Неясно было, чего же нельзя сделать без авиации: захватить залив, или только Багдад, или прилететь сюда, в английскую школу.
Девицы, жуя бутерброды и кекс, нет-нет да и поглядывали на плечистого Али с сахарными зубами и каменным подбородком. Не одна из них, пожалуй, согласилась бы повиснуть, любопытства ради, на его воловьей шее. Но он никого не выделял из общеевропейской массы.
А панка появилась потом — во время поездки в Чайную деревню.
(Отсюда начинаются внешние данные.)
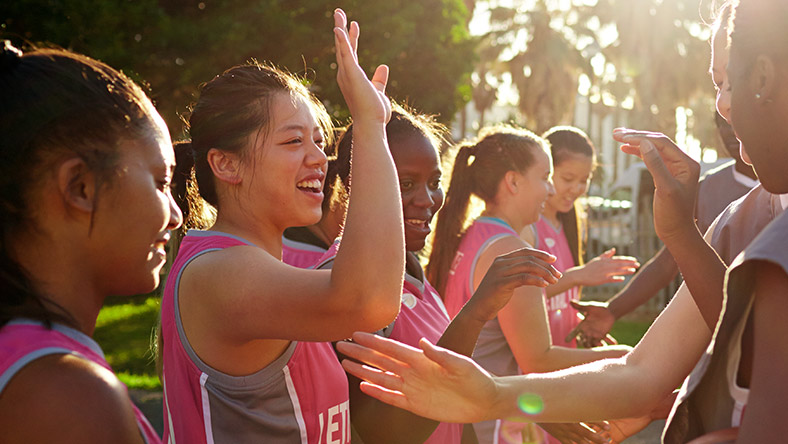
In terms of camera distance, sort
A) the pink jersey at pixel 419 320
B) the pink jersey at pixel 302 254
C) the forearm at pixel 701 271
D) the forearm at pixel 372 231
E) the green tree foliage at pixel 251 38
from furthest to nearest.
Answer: the green tree foliage at pixel 251 38 < the pink jersey at pixel 302 254 < the pink jersey at pixel 419 320 < the forearm at pixel 701 271 < the forearm at pixel 372 231

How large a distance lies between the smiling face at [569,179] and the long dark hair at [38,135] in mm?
4176

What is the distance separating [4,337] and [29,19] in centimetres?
1252

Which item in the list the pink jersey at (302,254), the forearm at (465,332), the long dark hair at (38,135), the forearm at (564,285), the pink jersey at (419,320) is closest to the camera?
the long dark hair at (38,135)

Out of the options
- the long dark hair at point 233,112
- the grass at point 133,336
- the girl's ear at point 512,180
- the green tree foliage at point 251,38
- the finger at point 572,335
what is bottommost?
the grass at point 133,336

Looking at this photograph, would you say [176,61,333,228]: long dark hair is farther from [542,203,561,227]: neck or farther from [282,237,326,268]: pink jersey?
[542,203,561,227]: neck

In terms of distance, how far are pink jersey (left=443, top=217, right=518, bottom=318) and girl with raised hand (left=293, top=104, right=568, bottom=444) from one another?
465 millimetres

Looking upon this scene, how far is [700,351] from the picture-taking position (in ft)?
7.63

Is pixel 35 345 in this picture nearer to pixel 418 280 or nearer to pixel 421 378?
pixel 421 378

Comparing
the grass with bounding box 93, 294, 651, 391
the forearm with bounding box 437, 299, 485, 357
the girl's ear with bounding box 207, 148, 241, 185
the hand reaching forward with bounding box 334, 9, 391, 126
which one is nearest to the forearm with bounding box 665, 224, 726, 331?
the forearm with bounding box 437, 299, 485, 357

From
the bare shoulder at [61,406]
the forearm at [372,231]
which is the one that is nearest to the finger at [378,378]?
the forearm at [372,231]

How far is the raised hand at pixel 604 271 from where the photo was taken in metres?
4.36

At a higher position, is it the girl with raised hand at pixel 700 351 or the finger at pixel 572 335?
the girl with raised hand at pixel 700 351

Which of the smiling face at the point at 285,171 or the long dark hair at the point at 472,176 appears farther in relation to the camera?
the long dark hair at the point at 472,176

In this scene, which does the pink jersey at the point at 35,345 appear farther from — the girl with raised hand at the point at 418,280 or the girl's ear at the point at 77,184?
the girl with raised hand at the point at 418,280
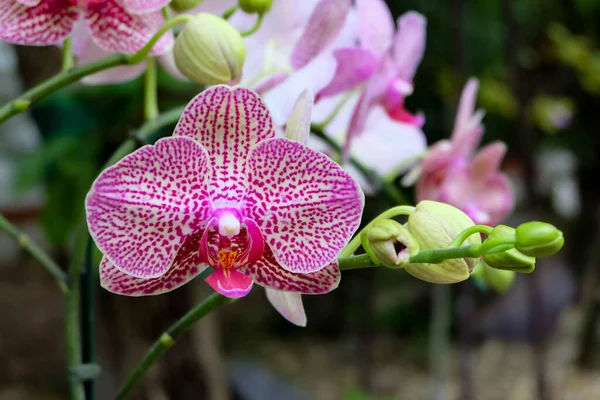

Еще до последней большой войны люди этой деревни — английские мужики и бабы — сеяли пшеницу и ячмень, сажали картошку и выхаживали малину и крыжовник в редкие ясные дни северного лета. Пили они чай и цикориевый кофе, и местный самогон, надо думать, мимо рта не проносили. И никто из них не предполагал, что в скором времени забросят они свои земляные занятия и станут в один прекрасный день украшением туристских проспектов и справочников — Чайной деревней. Произошло это не потому, что чай здесь лучше или хуже, чем в других местах, — чай он и есть чай, — а по той, скорее всего, причине, что милая эта деревенька расположена у города под боком и возить туда туристов не составляет труда: проехали лесок, конскую лужайку и поле для игры в гольф — и вот уже Чайная деревня. С тем же успехом можно было бы переключить ее на кофейный разлив — бывшие мужики с бабами кипятили бы воду в старинных семейных горшках и сыпали бы туда жменю-другую кофейной крупы. Да еще посадили бы какую-нибудь древнюю бабку под стеклянный колпак на всеобщее обозрение — вертеть ручную мельницу, молоть кофейные зерна. Туристам бы это очень понравилось. А какие сувенирные открытки можно было бы напечатать с такой замечательной бабкой!.. Но кто-то почему-то решил: чай. Как будто не на картофельных грядках ковырялся всю жизнь местный народ, а на чайных плантациях, вместе со слонами.